Project: Software Radio | Projects | Multicore Programming Primer | Electrical Engineering and Computer Science

Flash and JavaScript are required for this feature.

Download the video from iTunes U or the Internet Archive.

About this Video
Playlist
Related Resources
Transcript
Download this Video

Topics covered: Software radio

Instructor/speaker: Micah Brodsky and Arvind Thiagarajan

Projects Introduction

Project: Global Illumination

Project: Battery Simulation

Project: Blue-steel Ray Tra...

Now Playing

Project: Software Radio

Project: Speech Synthesis

Project: Backgammon Tutor

Project: Molecular Dynamics

Projects Closing

Congratulations

Related Resources

(PDF)

Download this transcript - PDF (English - US)

The following content is provided under a Creative Commons license. Your support will help MIT OpenCourseWare continue to offer high quality educational resources for free. To make a donation or view additional materials from hundreds of MIT courses, visit MIT OpenCourseWare at ocw.mit.edu.

ARVIND THIAGARAJAN: So I'm Arvind and this is Micah. And we worked together on a framework for flexible stream processing on the cell. So we were also oriented towards an application which is, in this case, a software radio. And we used this application as a case study. Where is the mic?

I'll try and speak as loud as I can. So our project was about flexible stream processing framework for the cell. And we used the software radios as a case study, essentially, of an application you could build using this framework.

The motivation for our project is essentially what we've been discussing in class. It's been reiterated. The cell isn't easy to program. There's no shared memory. There's just message passing, which is quite messy. You have to explicitly parallelize your programs if you want to write them as, say, custom C programs.

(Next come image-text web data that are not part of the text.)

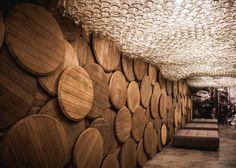 Bar en Ucrania con paredes hechas de #barriles,techo de botellas y mesas de barriles recuperados • Shustov Brandy BAR. #Repurposed materials                                                                                                                                                                                 Más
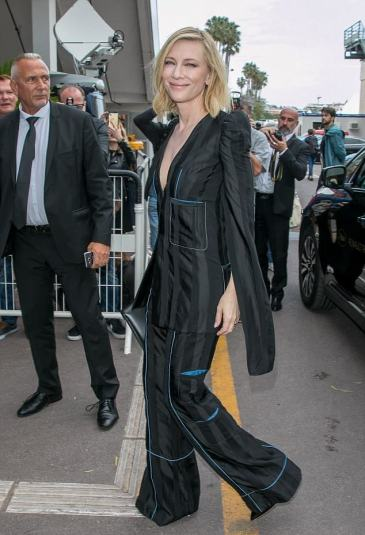 Cate Blanchett in Loewe Fall 2018-1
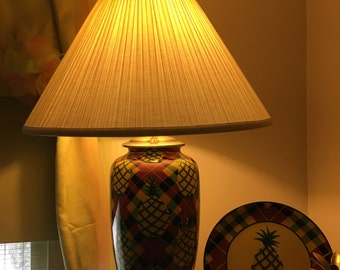 pineapple lamp pineapple lamp and plate features crisscross check and plate edge - Pineapple Lamp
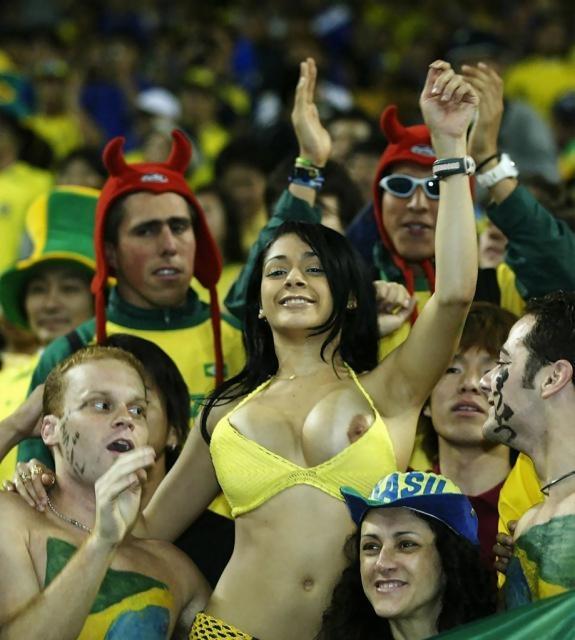 【露出狂】スポーツ観戦やライブで脱がずにいられない女の子をご覧ください(21枚)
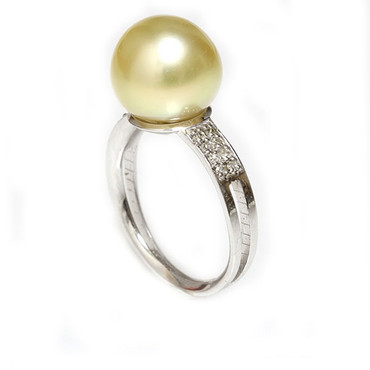 South Sea Pearl & Diamond Sincere Ring 11 MM Light Golden AAA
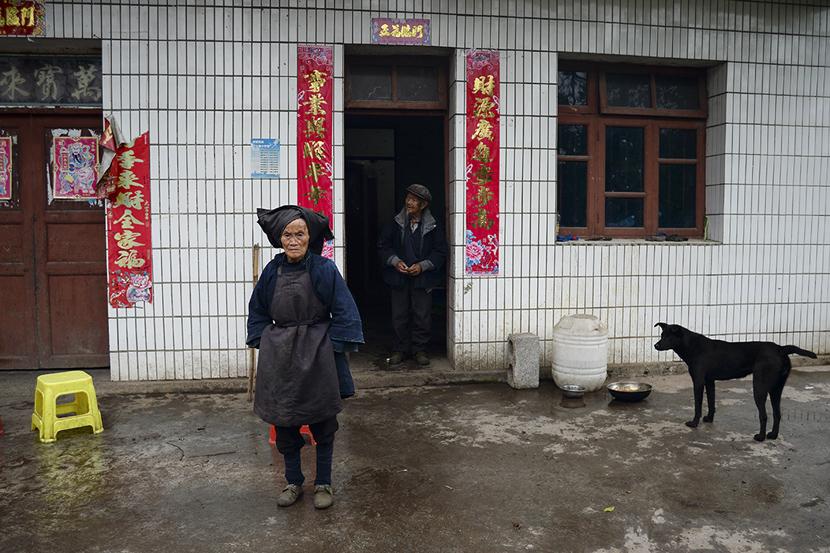 Dezliangz's parents in Qinglong County, Guizhou province, Oct. 28, 2020. Stephen Che/Guyu
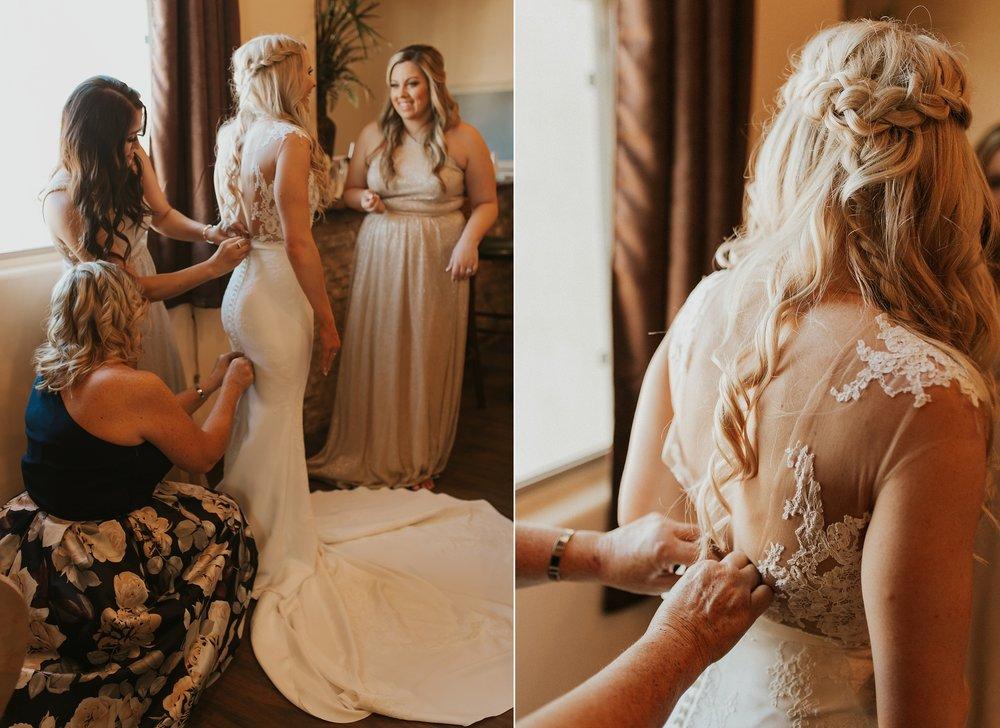 Meg+Bubba_Wedding_GettingReady_Arizona-340.jpg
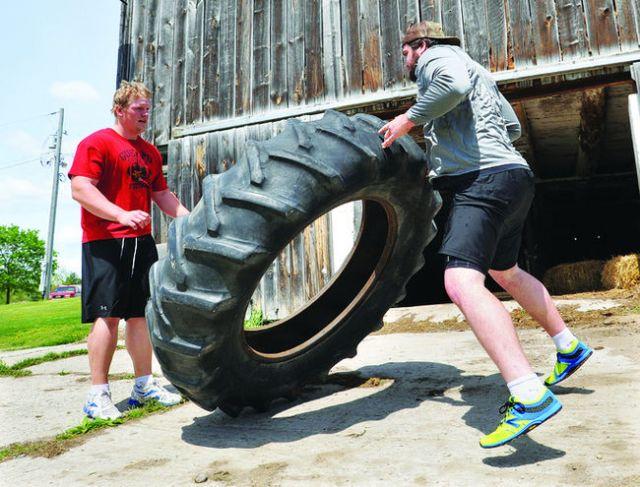 Jake Piotrowski & Cam Thorn wprk out on the farm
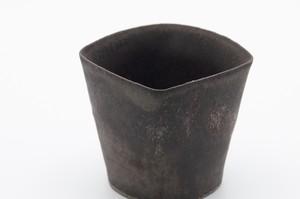 黒釉四角小鉢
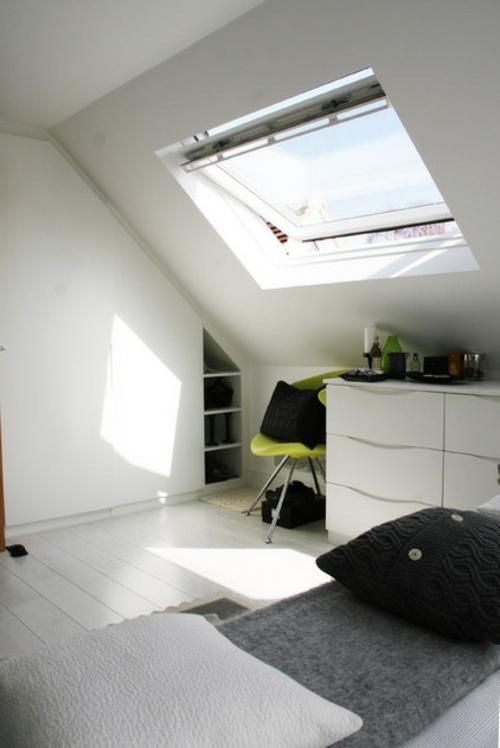 Dachfenster zu Hause minimalistisch kommode stuhl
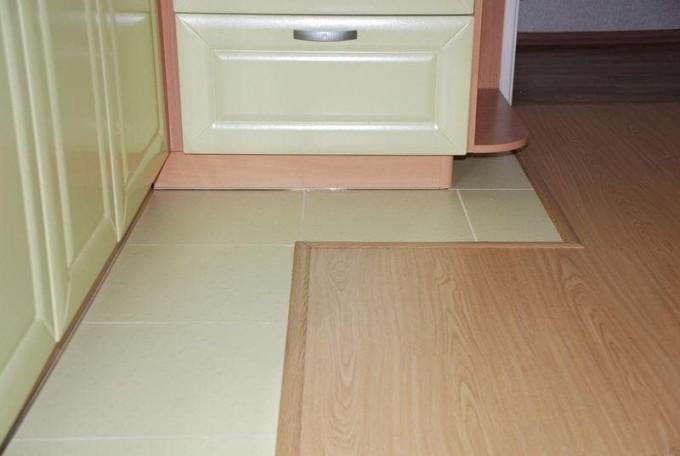 Керамическая плитка или линолеум: выбирайте то, что вам ближе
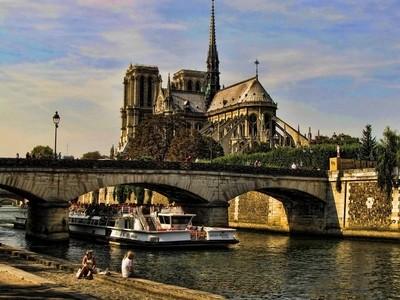 The Grand Dame of Paris.....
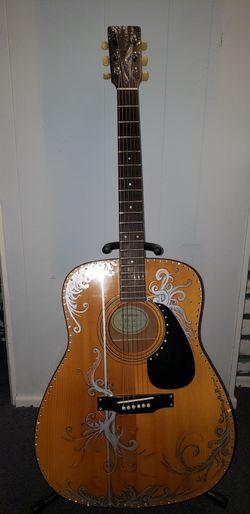 Yamaha Acoustic Guitar 1982 for Sale in Kirkland,  WA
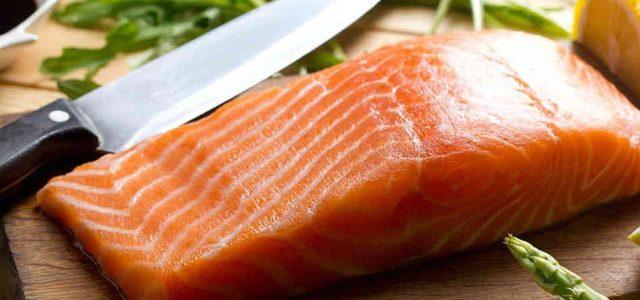 Salmón Químico chileno: Llaman a no consumir salmón por alto uso de antibióticos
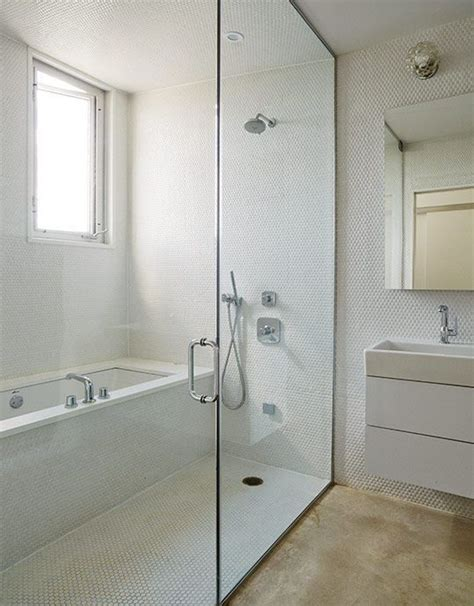 combo shower tub 25 best ideas about bathtub shower combo on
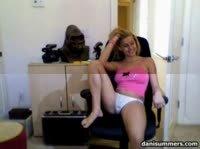Блондинка устраивает фото сессию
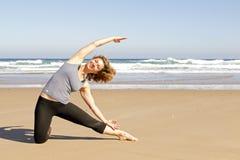 执行执行健康女子瑜伽年轻人 库存照片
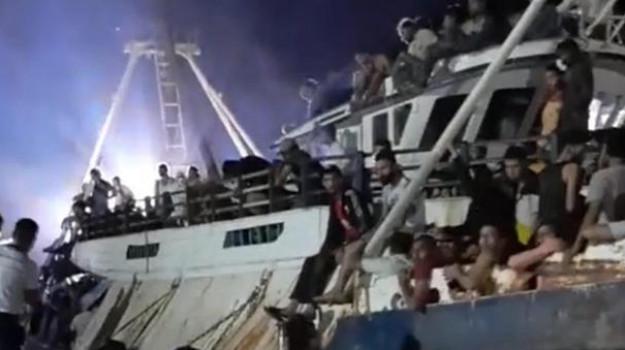 lampedusa, migranti, sbarchi, Sicilia, Cronaca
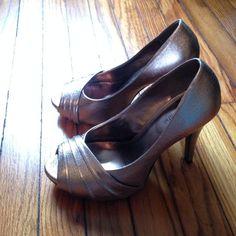 Amazing heels! Beautiful silvery gold heels! Worn once! Kelly & Katie Shoes Heels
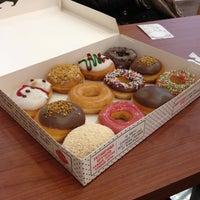 Photo prise au Krispy Kreme par Настюша le12/15/2013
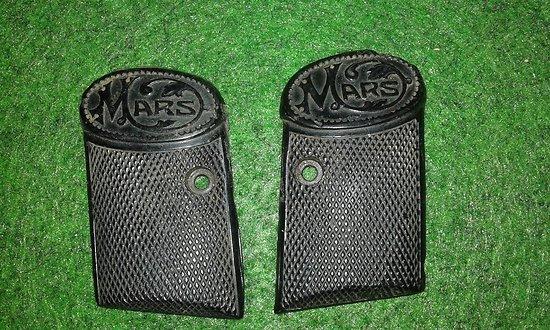 plaquettes / grips pistolet MARS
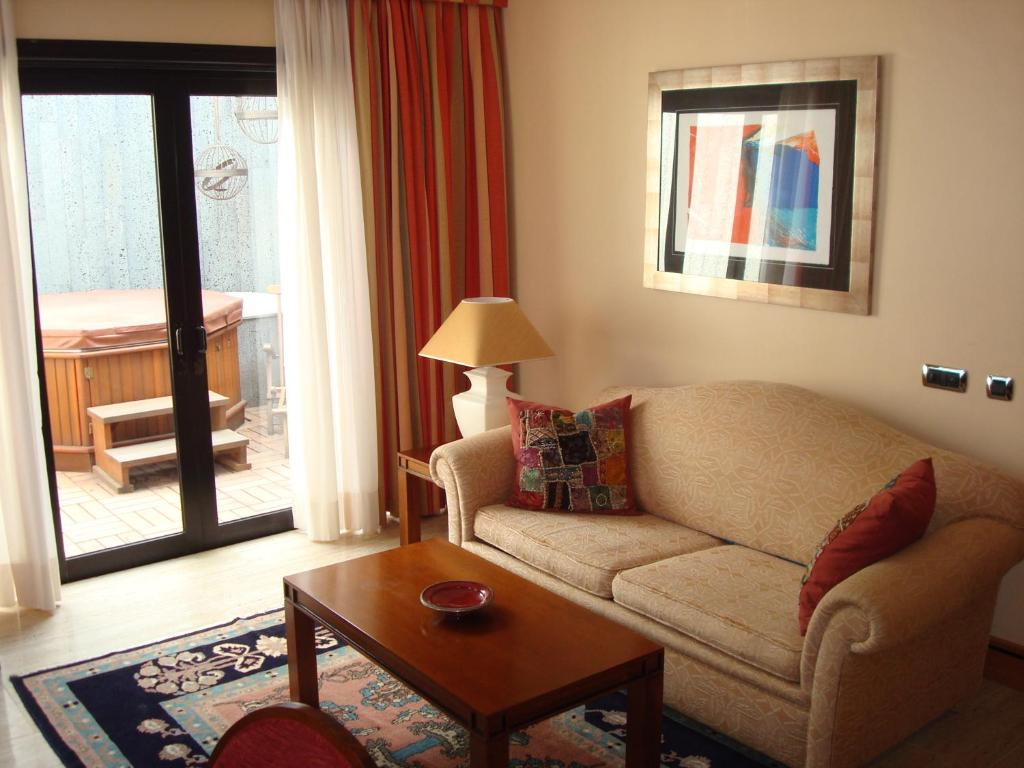 boutique hotels arrecife  12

Some of the groups have describe the challenges they faced when doing that. Extracting parallelism can be tricky. For example, if you want to do pipelining, then on DSPs you have to predict what addresses you're going to require, and set up a DMA so that those addresses are fetched in advance. And as Bill mentioned in his talk in class, stream programming can help alleviate some of these issues for some applications, like software radio where the applications fit naturally into the streaming model.

So what we tried to do for our project was build a light weight-- as light weight as possible because the code has to fit on DSPs, but as expressive as possible, as well, so as to simplify life for developers. The streaming framework which is targeted specifically at signal processing applications. The data model, at least, is based on a research project that I have worked on in the past, which is a WaveScope streaming database management system. It is is a research project with the database group.

The data model is essentially an extension of the streaming model to handle larger blocks of data so as to process them better. For example, several signal processing operators, like the fast Fourier transform, need to do multiple passes over the data and, therefore, trying to treat streams on a sample by sample basis leads to high cost, scheduling overhead, as well as inefficiency.

So that's what the data model does. And we tried to port this data model over to the cell processor and see how well we could exploit the features of the cell processor. In particular, the high on-chip bandwidth between the SPEs to do with streaming.

So our case study was, as we mentioned, a simple software radio application. It's really simple. It uses incoherent demodulation, as well as just simple amplitude-shift key modulation. As I said, the main goals of our framework were to simplify life and modeling as much parallelism as possible-- try and extract pipeline parallelism, data parallelism. Some of the kinds of parallelism, We'll mention. The kind of parallelism we were able to finally implement-- so far, it's only pipeline parallelism, but as future work, we'd be interested in the other kinds of parallelism as well. More about it as I go on.

So in the framework we at least implemented, the programming model is quite simple. The basic execution unit is what we call an operator. It's analogous to what in StreamIt would be called a work function, or what in GNURadio, which is a framework for building soft radios, would be called a block. So these operators can be any arbitrary C++ classes with state, and they implement an iterate method which the developer has to overload in order to process a block of data.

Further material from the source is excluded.